There are three ways that this book could be interesting.
1. Anastasia Is a Lying Liar
Can you imagine what would happen if we got to poke around in Christian Grey’s head and it was revealed that Anastasia is the twisted one? A spectacular plot twist: It’s Anastasia who has manipulated Christian in unfathomable ways. His version of events will set the record straight: He is a nice guy who was minding his own business, enjoying vanilla sex and then, boom, Anastasia and her crazy boudoir games came along and sullied the poor man’s inhibitions.
2. Midlife Crisis Plot Twist
What if it turns out that Christian Grey and Anastasia are actually middle-aged married suburbanites, and Christian has imagined the entire first three books? So there he is, going through life developing a beer gut, watching football on Sundays, listening to his wife bitch about the PTA bake sale, and grumbling that the neighbors’ damn shih tzu won’t stop crapping on his front lawn—and then he has a midlife crisis.
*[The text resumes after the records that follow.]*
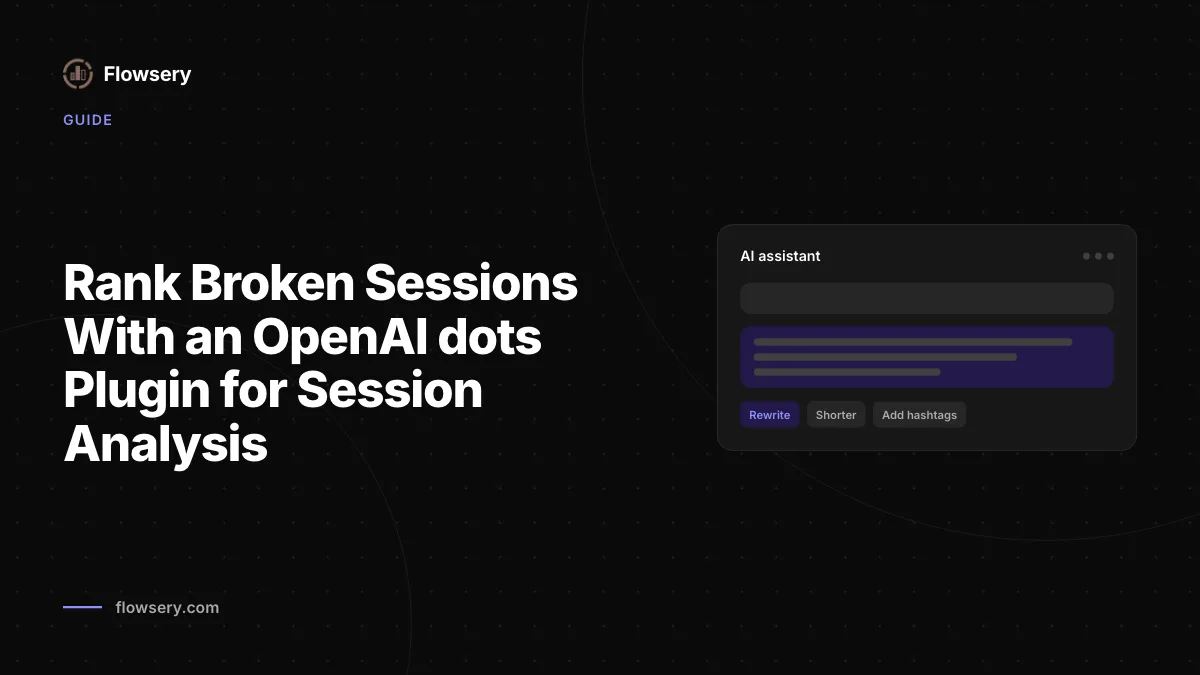 Flowsery

GUIDE

Rank Broken Sessions With an OpenAI dots Plugin for Session Analysis

AI assistant

Rewrite
Shorter
Add hashtags

flowsery.com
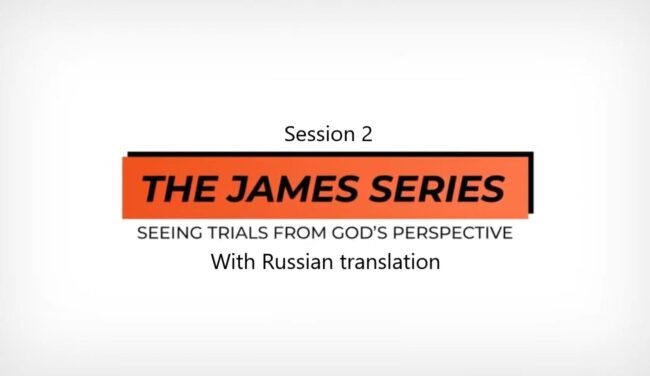 Session 2

THE JAMES SERIES

SEEING TRIALS FROM GOD'S PERSPECTIVE

With Russian translation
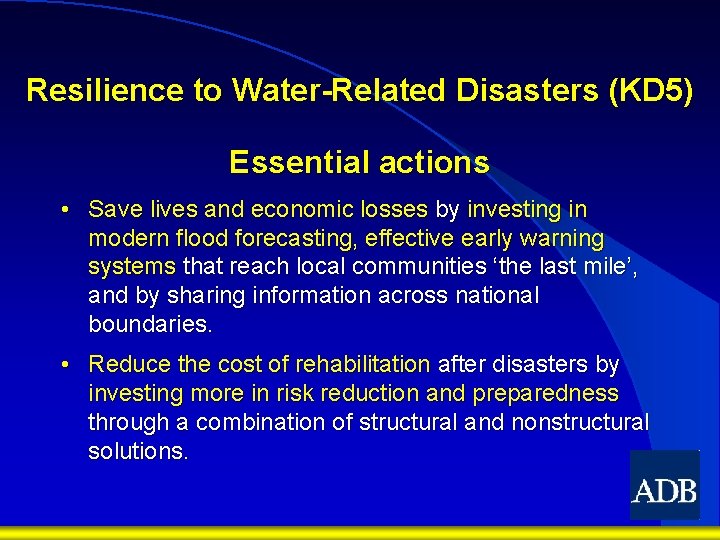 Resilience to Water-Related Disasters (KD5)

Essential actions

• Save lives and economic losses by investing in modern flood forecasting, effective early warning systems that reach local communities ‘the last mile’, and by sharing information across national boundaries.

• Reduce the cost of rehabilitation after disasters by investing more in risk reduction and preparedness through a combination of structural and nonstructural solutions.

ADB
He imagines this insane world of power and sex so disturbing and yet so tantalizing that he retreats into his fantasies of whips and buckets of money.
3. Soap Opera Plot Twist
How absurdly perfect would it be if it turned out that Grey’s version of the story would reveal that he is really his dead twin brother, Brown, and Anastasia is really his twin brother’s wife, who will turn out to be suffering from amnesia? All that wild sex in the first three books will turn out to be fragmented memories from some implausible accident that no one saw coming. Also, Brown and Anastasia have a daughter together who will age from infant to semi-ageless twentysomething in roughly one chapter, and who will turn out to be the cause of the implausible accident.
One could only hope the James will turn this book into something interesting, but I have a feeling it will more likely be a pity party, painting Christian Grey as a hopeless emotional black hole who only someone like Anastasia can save. Right? Because that’s what sells.